[STATED EXERCISE] Do not copy the pictures; transcribe all other material exactly.

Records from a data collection
____
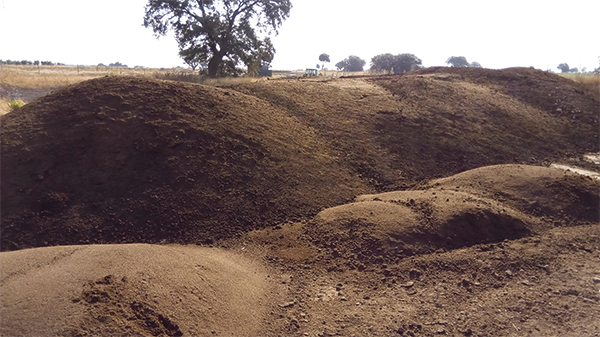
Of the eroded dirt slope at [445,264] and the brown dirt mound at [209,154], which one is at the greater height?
the brown dirt mound at [209,154]

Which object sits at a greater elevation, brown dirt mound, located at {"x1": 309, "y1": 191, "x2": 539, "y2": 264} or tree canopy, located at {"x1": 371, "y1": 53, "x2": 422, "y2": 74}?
tree canopy, located at {"x1": 371, "y1": 53, "x2": 422, "y2": 74}

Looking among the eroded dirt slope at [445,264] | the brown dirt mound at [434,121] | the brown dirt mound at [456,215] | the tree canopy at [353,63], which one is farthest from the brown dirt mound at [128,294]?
the tree canopy at [353,63]

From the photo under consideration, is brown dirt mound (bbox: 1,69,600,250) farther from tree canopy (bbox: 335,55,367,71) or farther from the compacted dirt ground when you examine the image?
____
[TASK RESULT]
Of the eroded dirt slope at [445,264] and the brown dirt mound at [209,154], which one is at the greater height?
the brown dirt mound at [209,154]

Which object sits at a greater elevation, brown dirt mound, located at {"x1": 309, "y1": 191, "x2": 539, "y2": 264} or tree canopy, located at {"x1": 371, "y1": 53, "x2": 422, "y2": 74}?
tree canopy, located at {"x1": 371, "y1": 53, "x2": 422, "y2": 74}

Looking among the eroded dirt slope at [445,264] | the brown dirt mound at [434,121] | the brown dirt mound at [456,215] | the tree canopy at [353,63], which one is farthest from the brown dirt mound at [128,294]?
the tree canopy at [353,63]

From the photo under consideration, is brown dirt mound (bbox: 1,69,600,250) farther from tree canopy (bbox: 335,55,367,71) or farther from the compacted dirt ground when you examine the image?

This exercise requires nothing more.